Так вот, однажды на таком экзамене я взял «четверочный» билет и хорошо на него ответил. «Ну что ж, – сказал Борис Павлович, – четверку вы уже заработали, берите пятерочный». Терять мне было нечего, четверка в кармане, беру «пятерочный» и вижу очень сложный и совершенно незнакомый мне вопрос «Фильтрация связанных контуров» (из-за частых командировок я иногда пропускал занятия и этот вопрос не успел просмотреть). Надо бы сразу отказаться от пятерки, и осталась бы честно заработанная четверка, но бес авантюризма попутал. «Ну как, осилите?» – спросил Б. П. «Попробую», – ответил я. «Садитесь в сторонке, чтобы не мешать другим, вопрос не из простых, подумайте хорошенько», – напутствовал меня Б. П. Я уселся подальше, достал конспект, и делая вид, что напряженно думаю, незаметно списал все выводы формул из конспекта.
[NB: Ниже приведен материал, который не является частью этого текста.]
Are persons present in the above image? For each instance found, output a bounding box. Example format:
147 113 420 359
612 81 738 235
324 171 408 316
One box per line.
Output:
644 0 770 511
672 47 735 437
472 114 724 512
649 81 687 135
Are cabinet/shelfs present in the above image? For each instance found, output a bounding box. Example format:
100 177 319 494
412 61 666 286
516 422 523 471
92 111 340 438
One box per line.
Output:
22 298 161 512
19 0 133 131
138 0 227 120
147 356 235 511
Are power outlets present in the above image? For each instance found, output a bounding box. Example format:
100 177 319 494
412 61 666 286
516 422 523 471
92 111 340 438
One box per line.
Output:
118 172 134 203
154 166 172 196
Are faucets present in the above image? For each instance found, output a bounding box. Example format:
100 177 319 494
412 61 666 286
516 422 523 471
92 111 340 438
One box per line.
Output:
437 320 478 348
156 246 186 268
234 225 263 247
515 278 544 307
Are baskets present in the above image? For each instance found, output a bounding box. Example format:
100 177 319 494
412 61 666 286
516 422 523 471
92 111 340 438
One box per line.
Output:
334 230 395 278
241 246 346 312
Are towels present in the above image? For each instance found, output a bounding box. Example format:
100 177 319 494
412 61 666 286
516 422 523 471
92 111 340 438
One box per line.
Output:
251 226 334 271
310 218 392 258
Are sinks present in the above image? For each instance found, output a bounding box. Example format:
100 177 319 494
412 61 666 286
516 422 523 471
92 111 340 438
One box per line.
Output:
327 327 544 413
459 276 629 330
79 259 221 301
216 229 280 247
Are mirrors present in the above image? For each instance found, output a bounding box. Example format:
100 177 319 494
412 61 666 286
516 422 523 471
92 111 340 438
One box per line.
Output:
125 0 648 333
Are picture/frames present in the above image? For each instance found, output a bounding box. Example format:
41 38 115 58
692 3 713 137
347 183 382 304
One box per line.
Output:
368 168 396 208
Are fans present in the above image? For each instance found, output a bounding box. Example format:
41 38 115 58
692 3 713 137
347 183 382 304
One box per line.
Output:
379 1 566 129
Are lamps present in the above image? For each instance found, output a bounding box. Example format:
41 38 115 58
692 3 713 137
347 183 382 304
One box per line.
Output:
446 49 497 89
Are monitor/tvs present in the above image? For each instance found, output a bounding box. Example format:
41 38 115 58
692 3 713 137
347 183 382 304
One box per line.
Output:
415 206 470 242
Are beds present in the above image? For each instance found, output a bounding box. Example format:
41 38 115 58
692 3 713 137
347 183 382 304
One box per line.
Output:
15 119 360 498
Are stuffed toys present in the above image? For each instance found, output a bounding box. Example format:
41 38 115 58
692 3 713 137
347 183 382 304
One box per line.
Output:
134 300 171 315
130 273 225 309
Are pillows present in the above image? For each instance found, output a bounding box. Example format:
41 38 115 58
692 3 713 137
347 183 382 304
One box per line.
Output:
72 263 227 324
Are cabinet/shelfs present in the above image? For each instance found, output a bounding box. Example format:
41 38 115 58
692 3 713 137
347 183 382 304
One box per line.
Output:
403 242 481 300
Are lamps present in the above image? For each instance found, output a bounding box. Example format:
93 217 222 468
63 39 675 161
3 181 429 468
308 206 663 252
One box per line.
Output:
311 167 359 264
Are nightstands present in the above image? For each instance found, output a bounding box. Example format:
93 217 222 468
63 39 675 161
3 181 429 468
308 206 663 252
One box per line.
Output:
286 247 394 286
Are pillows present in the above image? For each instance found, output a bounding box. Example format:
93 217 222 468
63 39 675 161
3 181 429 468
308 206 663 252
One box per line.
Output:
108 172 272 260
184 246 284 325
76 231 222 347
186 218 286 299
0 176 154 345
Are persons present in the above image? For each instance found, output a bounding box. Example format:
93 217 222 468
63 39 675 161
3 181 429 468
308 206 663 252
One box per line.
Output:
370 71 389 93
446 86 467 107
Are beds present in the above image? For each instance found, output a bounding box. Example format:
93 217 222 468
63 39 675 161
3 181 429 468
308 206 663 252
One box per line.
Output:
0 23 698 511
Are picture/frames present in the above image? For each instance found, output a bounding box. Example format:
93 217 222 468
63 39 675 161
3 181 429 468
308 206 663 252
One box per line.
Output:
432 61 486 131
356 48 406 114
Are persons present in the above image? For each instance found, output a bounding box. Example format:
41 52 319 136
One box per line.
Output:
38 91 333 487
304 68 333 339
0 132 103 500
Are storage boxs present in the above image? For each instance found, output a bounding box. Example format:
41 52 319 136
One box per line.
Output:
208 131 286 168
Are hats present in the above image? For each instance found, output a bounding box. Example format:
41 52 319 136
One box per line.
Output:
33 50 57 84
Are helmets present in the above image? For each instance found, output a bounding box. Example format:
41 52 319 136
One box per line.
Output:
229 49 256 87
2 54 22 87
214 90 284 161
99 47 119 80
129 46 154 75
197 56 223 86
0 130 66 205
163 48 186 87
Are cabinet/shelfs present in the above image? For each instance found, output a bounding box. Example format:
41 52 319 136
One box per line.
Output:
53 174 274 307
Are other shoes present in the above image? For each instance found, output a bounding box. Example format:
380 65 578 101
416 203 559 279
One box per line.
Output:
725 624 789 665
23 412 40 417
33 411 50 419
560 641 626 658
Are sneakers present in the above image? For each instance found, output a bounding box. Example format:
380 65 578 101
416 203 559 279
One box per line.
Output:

Все это время я непрерывно наблюдал за Б. П., который даже ни разу не взглянул в мою сторону. «Готово?» – спросил он, когда я с «содранным» выводом подошел к его столу. «Давайте, только не ответ, а зачетную книжку», – сказал он, отодвигая в сторону мои «выводы». Ну, думаю, все в порядке, все-таки обвел я вокруг пальца этого «зубра». И представьте себе мое удивление, когда вместо ожидаемой пятерки или хотя бы честно заработанной четверки в зачетке появилась жирная красная двойка. «Знаете за что, жду осенью!» – заявил Б. П., разговор окончен.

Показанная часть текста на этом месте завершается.